I wanted the quilt to have the feel of one made decades ago by a farm woman, or maybe by a woman of Gee's Bend, Alabama. I love what Alivia Wardlaw said of Gee's Bend quilts: 


"The compositions of these quilts contrast dramatically with the ordered regularity associated with many styles of Euro-American quiltmaking. There's a brilliant, improvisational range of approaches to composition that is more often associated with the inventiveness and power of the leading 20th-century abstract painters than it is with textile-making," writes Alvia Wardlaw, curator of Modern and Contemporary Art at the Museum of Fine Arts [Houston]. (wiki)

See many of their quilts here. Below is one example. There are beautiful brief stories about some of those quilts there. I can't tell you how much these quilts and their stories move me. I ask myself, do I feel more connected with Afro-American aesthetics than Euro-American ones? Maybe the answer is not yes, but both and. There are several YouTube videos about the Gee's Bend quilters. A 10-minute one is here.

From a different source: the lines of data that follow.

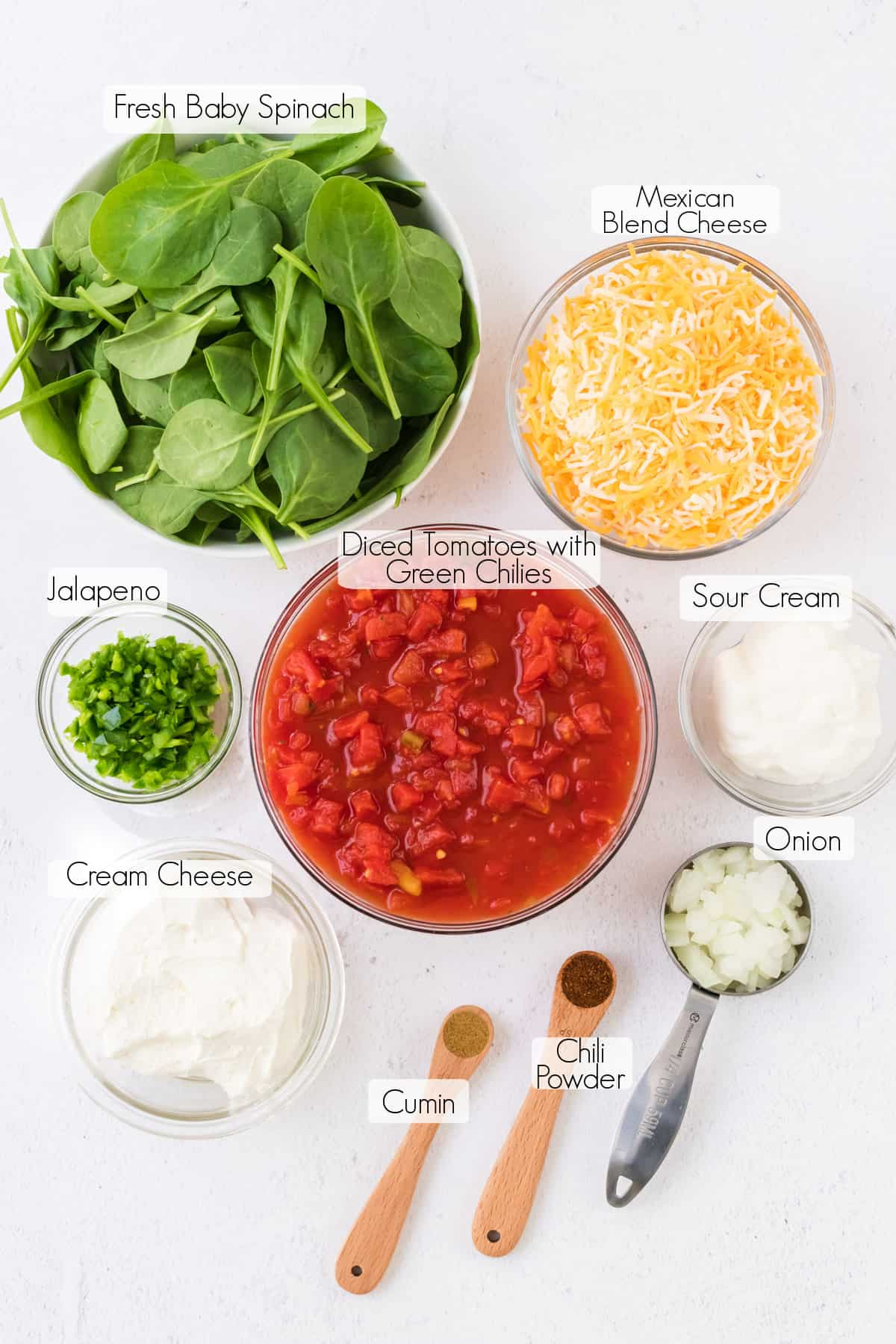Labeled ingredients to make spinach queso dip.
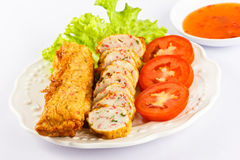 Deep fried fish rool. Deep fried fish rool with tomato,lettuce and sauce Stock Photos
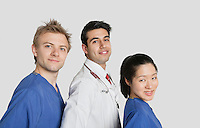 Portrait of multi ethnic medical team over gray background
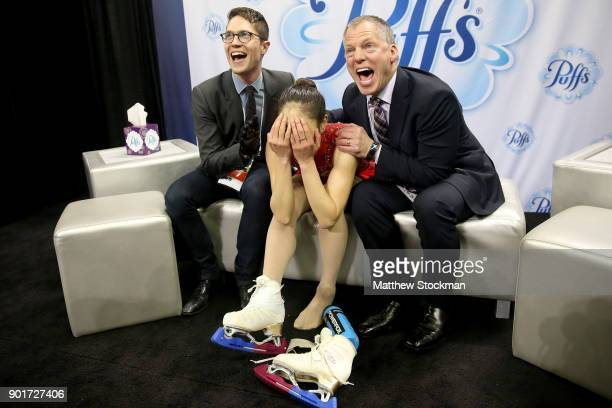 Mirai Nagasu celebrates in the kiss and cry with coaches Drew Meekins and Tom Zakrajsek after skating in the Ladies Free Skate during the 2018...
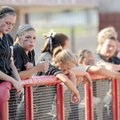 Bentonville's Meghan Green, left, and her teammates react to a seventh-inning, two-run home run by B...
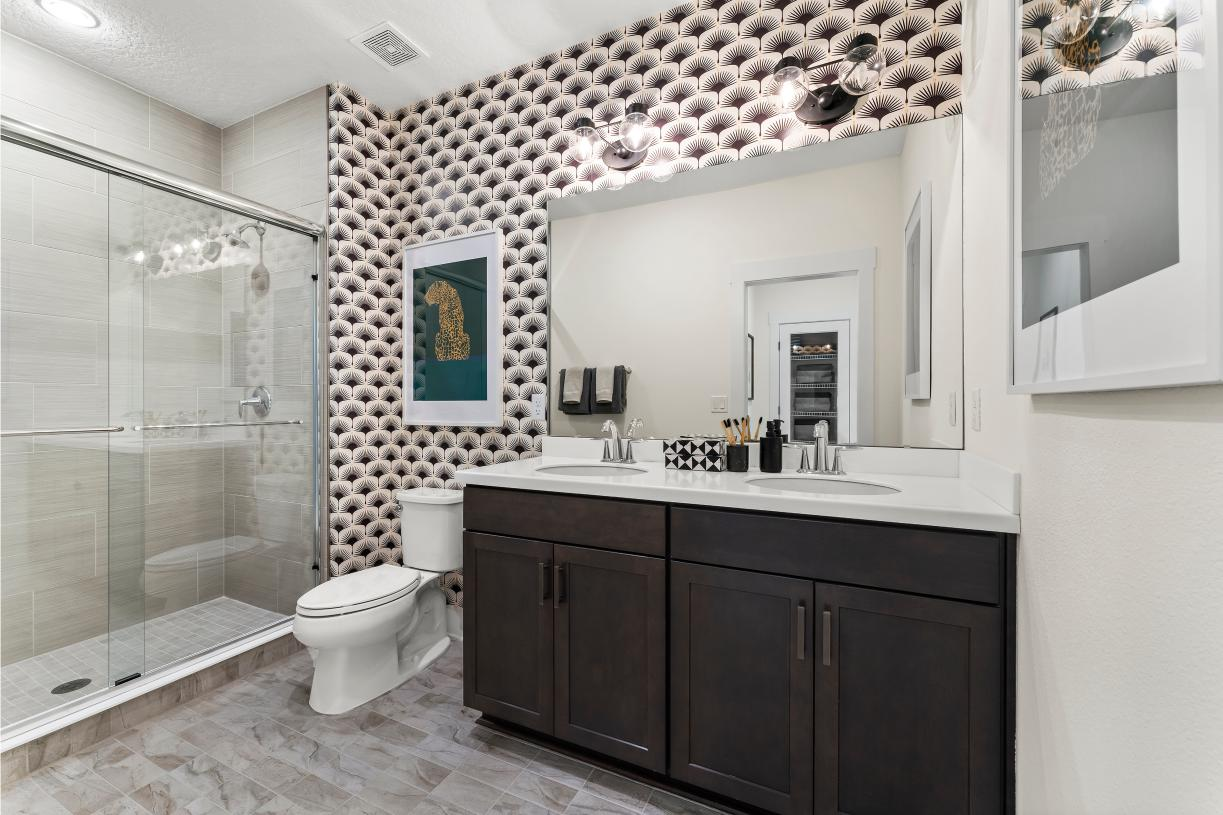 Spacious secondary bathrooms with dual-vanities and walk-in shower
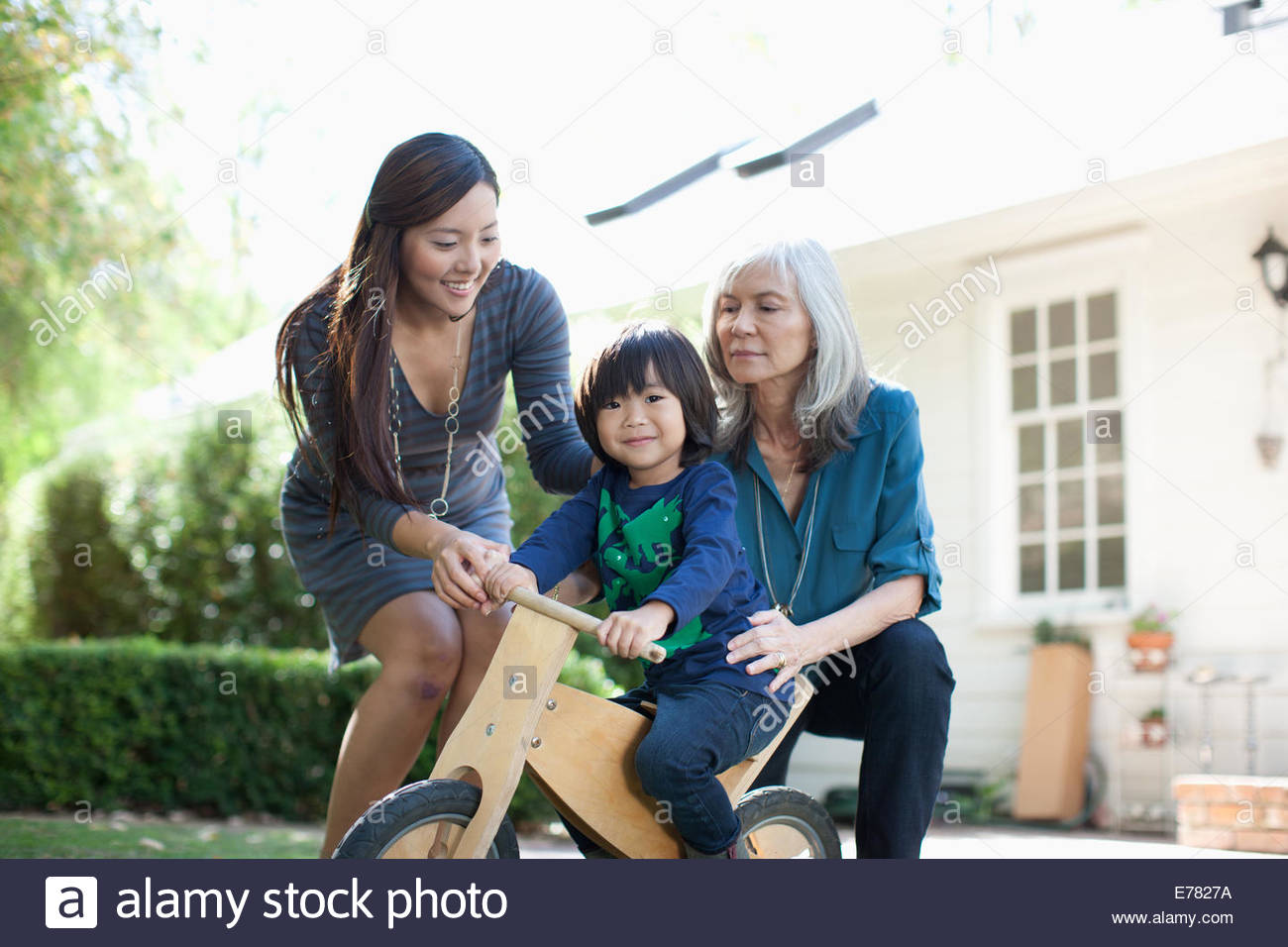 Mother and grandmother pushing boy on tricycle - Stock Image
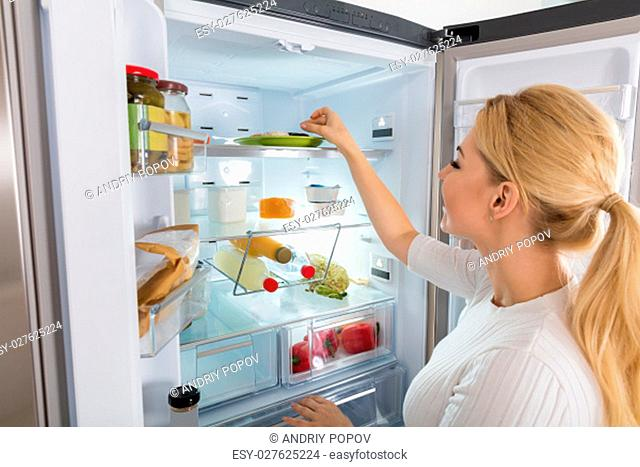 Close-up Of Young Woman Taking Food To Eat From Refrigerator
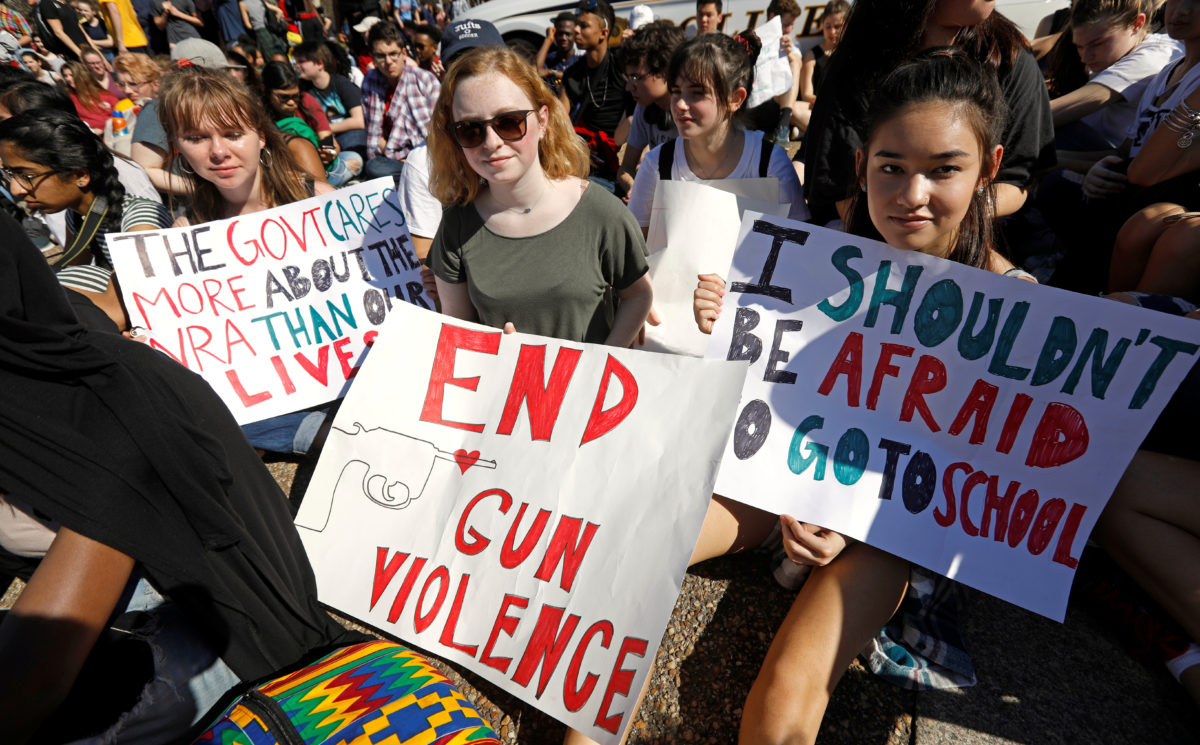 Students who walked out of their Montgomery County, Maryland, schools protest against gun violence in front of the White House in Washington, U.S., February 21, 2018. Kevin Lamarque/Reu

"Bars," ca. 1960 quilt by Gearldine Westbrook of Gee's Bend, born 1919. cotton, wool, printed terry cloth, 79 x 70 inches.
I think it is incredibly beautiful. Gee's Bend quilters used whatever they had, especially old clothes that weren't worn any more. One story is about a woman whose husband died, and she made a quilt from his clothes to keep her warm at night.

Yes. The "modern quilt movement" is not modern at all, or should I say it was not invented by Euro-American women in the 2000s! After all "modern art" started in the 1860s with the likes of Van Gogh and Cezanne. However, folk art has existed for as long as humans have, of course. I love that folk art from any century and continent seems modern, contemporary, timelessly appealing.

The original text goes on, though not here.